◆ Texto para leer ◆
========================================

Pero la verdad de la relación de pacto implicada en el nombre «Elohim» aún va más lejos, pues el Amado es el Hijo, «el Verbo», «por quien todas las cosas fueron hechas» y «en quien todas las cosas subsisten». «Todas las cosas fueron creadas por él y para él» (Jn. 1:3). Por lo tanto, Dios, o «Elohim», al estar bajo pacto con el amado Hijo, debe estar igualmente bajo pacto con todas las cosas creadas por él, las cuales subsisten y se mantienen en él. Como Pablo dice, él es el Dios que no miente, que prometió vida eterna desde antes de los tiempos eternos (Tit. 1:2), (palabras estas que de nuevo se refieren al pacto en Cristo antes de la caída del hombre), «el fiel Creador», como Pedro añade, a quien debemos encomendar nuestras almas (1ª P. 4:19); porque «de él, y por él, y para él, son todas las cosas» (Ro. 11:36). Y en virtud de esta relación de pacto (porque él es «Elohim»), aunque sus criaturas fallen y caigan, «nunca nos dejará ni nos abndonará».

========================================

◆ Listado ◆
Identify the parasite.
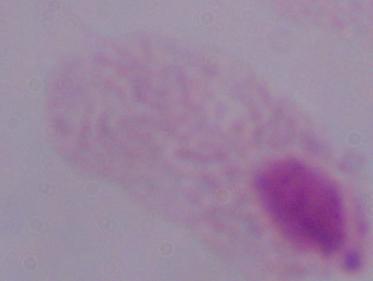
A trichomonad.

modality: micrograph
magnification: 1000x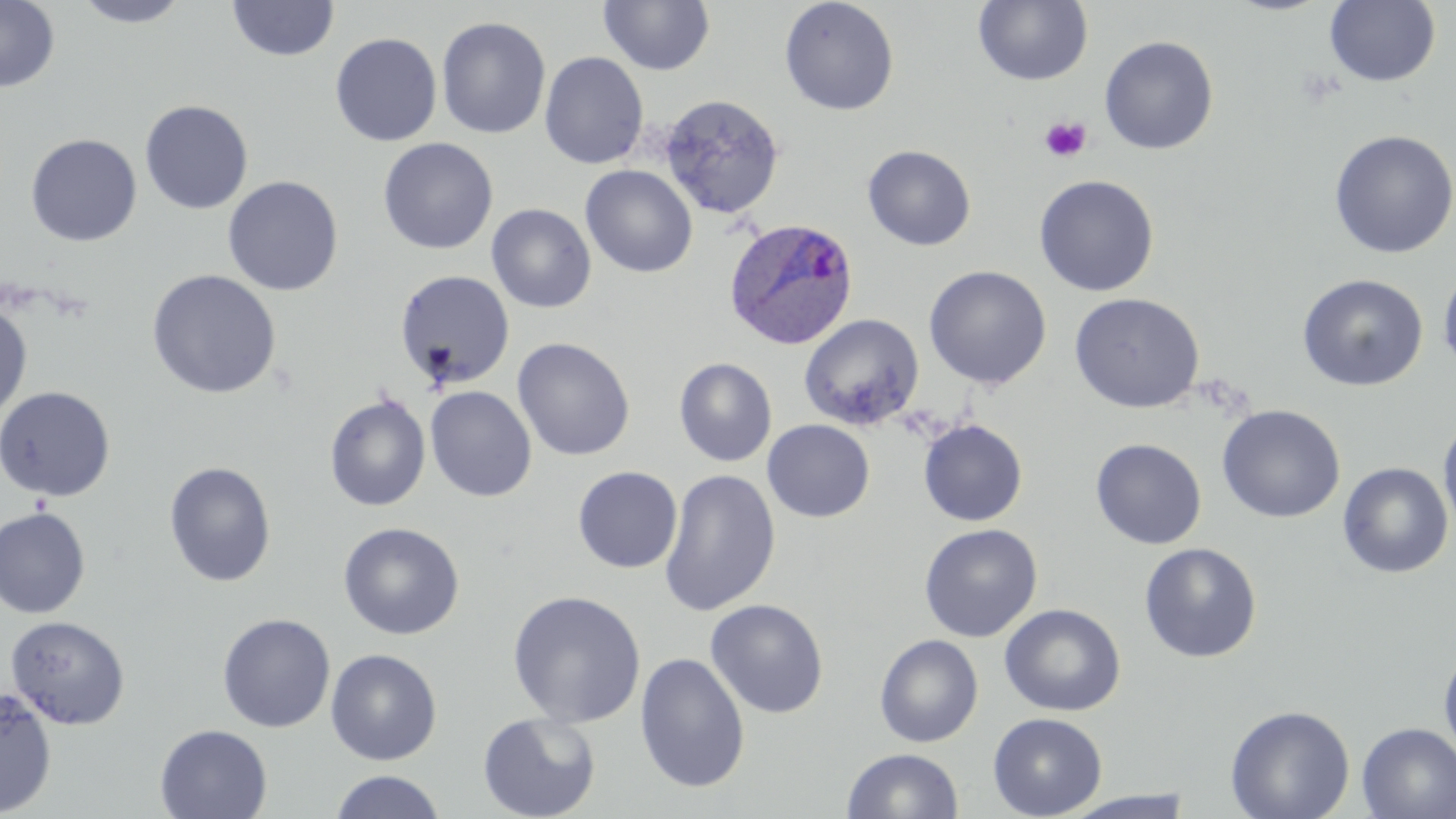
Approximate bounding boxes as named x1/y1/x2/y2 corners in pixels. Platelet locations: (x1=1039, y1=116, x2=1091, y2=163). Uninfected red blood cell locations: (x1=0, y1=0, x2=60, y2=92), (x1=72, y1=0, x2=191, y2=27), (x1=227, y1=0, x2=339, y2=62), (x1=599, y1=0, x2=715, y2=76), (x1=778, y1=0, x2=900, y2=116), (x1=973, y1=0, x2=1093, y2=86), (x1=1324, y1=0, x2=1440, y2=87), (x1=436, y1=16, x2=551, y2=139), (x1=330, y1=32, x2=442, y2=146), (x1=1099, y1=35, x2=1218, y2=154), (x1=539, y1=51, x2=649, y2=169), (x1=658, y1=93, x2=786, y2=220), (x1=139, y1=99, x2=254, y2=214), (x1=1329, y1=130, x2=1456, y2=258), (x1=25, y1=133, x2=142, y2=247), (x1=377, y1=137, x2=498, y2=254), (x1=862, y1=144, x2=976, y2=251), (x1=580, y1=164, x2=698, y2=278), (x1=1034, y1=174, x2=1159, y2=297), (x1=222, y1=175, x2=344, y2=296), (x1=486, y1=204, x2=596, y2=313), (x1=924, y1=265, x2=1052, y2=389), (x1=1438, y1=266, x2=1456, y2=375), (x1=146, y1=269, x2=282, y2=399), (x1=395, y1=269, x2=515, y2=391), (x1=1297, y1=273, x2=1429, y2=392), (x1=1069, y1=292, x2=1204, y2=413), (x1=0, y1=302, x2=33, y2=422), (x1=799, y1=313, x2=924, y2=430), (x1=512, y1=337, x2=635, y2=461), (x1=674, y1=358, x2=777, y2=467), (x1=0, y1=385, x2=116, y2=501), (x1=425, y1=386, x2=537, y2=502), (x1=324, y1=392, x2=431, y2=512), (x1=1217, y1=405, x2=1345, y2=523), (x1=1438, y1=413, x2=1456, y2=539), (x1=762, y1=419, x2=874, y2=522), (x1=918, y1=419, x2=1028, y2=526), (x1=1091, y1=438, x2=1207, y2=549), (x1=163, y1=461, x2=276, y2=587), (x1=1337, y1=462, x2=1454, y2=579), (x1=572, y1=466, x2=682, y2=573), (x1=659, y1=469, x2=781, y2=616), (x1=0, y1=507, x2=91, y2=619), (x1=338, y1=521, x2=465, y2=640), (x1=919, y1=523, x2=1042, y2=642), (x1=1139, y1=542, x2=1262, y2=662), (x1=507, y1=589, x2=646, y2=728), (x1=705, y1=598, x2=829, y2=718), (x1=999, y1=603, x2=1126, y2=716), (x1=216, y1=612, x2=335, y2=733), (x1=4, y1=614, x2=131, y2=730), (x1=874, y1=633, x2=983, y2=747), (x1=1438, y1=644, x2=1456, y2=765), (x1=325, y1=648, x2=443, y2=765), (x1=635, y1=652, x2=750, y2=793), (x1=0, y1=686, x2=57, y2=816), (x1=1225, y1=704, x2=1355, y2=819), (x1=477, y1=711, x2=601, y2=819), (x1=988, y1=712, x2=1107, y2=818), (x1=1356, y1=723, x2=1456, y2=818), (x1=154, y1=724, x2=272, y2=819), (x1=841, y1=748, x2=964, y2=819), (x1=328, y1=771, x2=447, y2=819), (x1=1061, y1=790, x2=1197, y2=818). Plasmodium ovale-infected red blood cell locations: (x1=723, y1=217, x2=859, y2=351). Slide-level diagnosis: Plasmodium ovale. Image is 1456×819 pixels. Single field of view. 1000x magnification. Optical microscopy. Thin blood smear. May-Grünwald-Giemsa-stained preparation.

========================================

◆ Objetivo de la tarea ◆
Convierte en una lista breve el párrafo del texto que empieza con «Pero la verdad de la relación de pacto», sin perder sus datos principales.

◆ Respuesta escrita ◆
- La relación de pacto que encierra el nombre «Elohim» va aún más lejos, porque el Amado es el Hijo, «el Verbo», por quien todas las cosas fueron hechas y en quien subsisten.
- Por eso Dios, al estar bajo pacto con el Hijo, también lo está con todo lo creado por él, que subsiste y se mantiene en él.
- Pablo lo llama el Dios que no miente y que prometió vida eterna desde antes de los tiempos eternos (Tit. 1:2). Estas palabras se refieren al pacto en Cristo antes de la caída del hombre.
- Pedro lo llama «el fiel Creador», a quien debemos encomendar nuestras almas (1ª P. 4:19), porque de él, por él y para él son todas las cosas (Ro. 11:36).
- Por esta relación de pacto, aunque sus criaturas fallen y caigan, él nunca nos dejará ni nos abandonará.